Figure 1. The roast profile for the Tanzanian Burka (Has Bean).

In this case, 10 kg of the Burka coffee was roasted in a 12 kg Probat Roaster. The temperature was monitored with a probe in the headspace of the oven, and hence the hot air rapidly cools due to thermal energy transfer to the green coffee. The temperature trajectory throughout the roasting process determines the decomposition of organic materials in coffee. Three illustrative decomposition reactions are shown that are representative processes throughout the heating process.
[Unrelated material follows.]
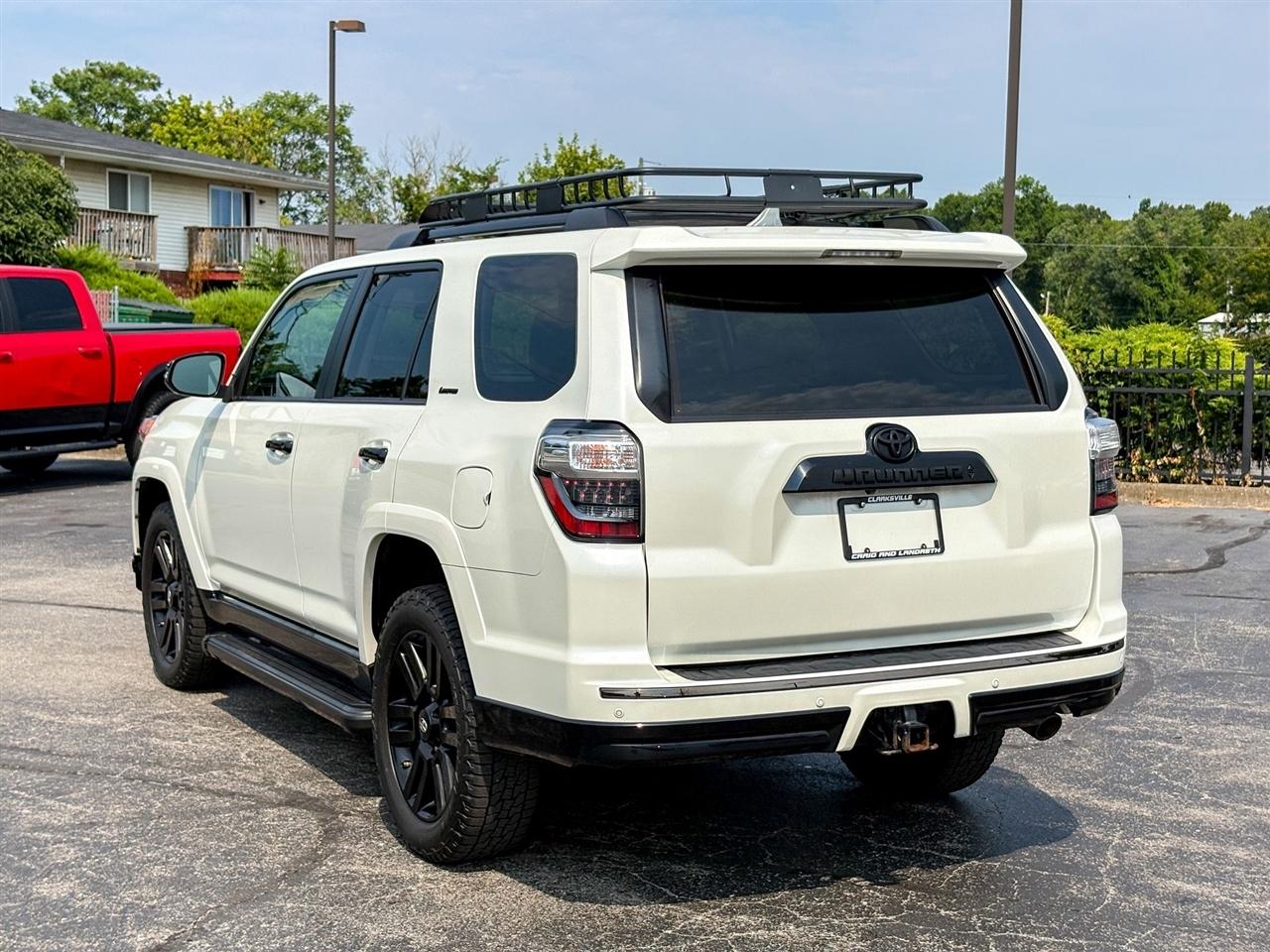 Toyota 4Runner Nightshade 4WD 2021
At lower temperature a chlorogenic acid (left) may decompose through either hydrolysis or pyrolysis into quinic acid, acetic acid and the phenolic compound 3,4-dihydroxybenzyl alcohol⁴⁰, or quinic acid, carbon dioxide and 3,4-dihydroxystyrene⁴¹,⁴². Oxalic acid (centre) may decarboxylate to either CO₂ or in the case of incomplete combustion CO₂ and formic acid¹⁹. At higher temperatures cellulose can undergo hydrolysis to smaller sugar derivatives including glucose and levoclucosan⁴³,⁴⁴,⁴⁵. Both the temperature and time determine the chemical composition of the roasted coffee: In this case, the coffee was removed from the oven after 9 m 54 s as this time was determined to result in a soluble, sweet and favourably acidic product.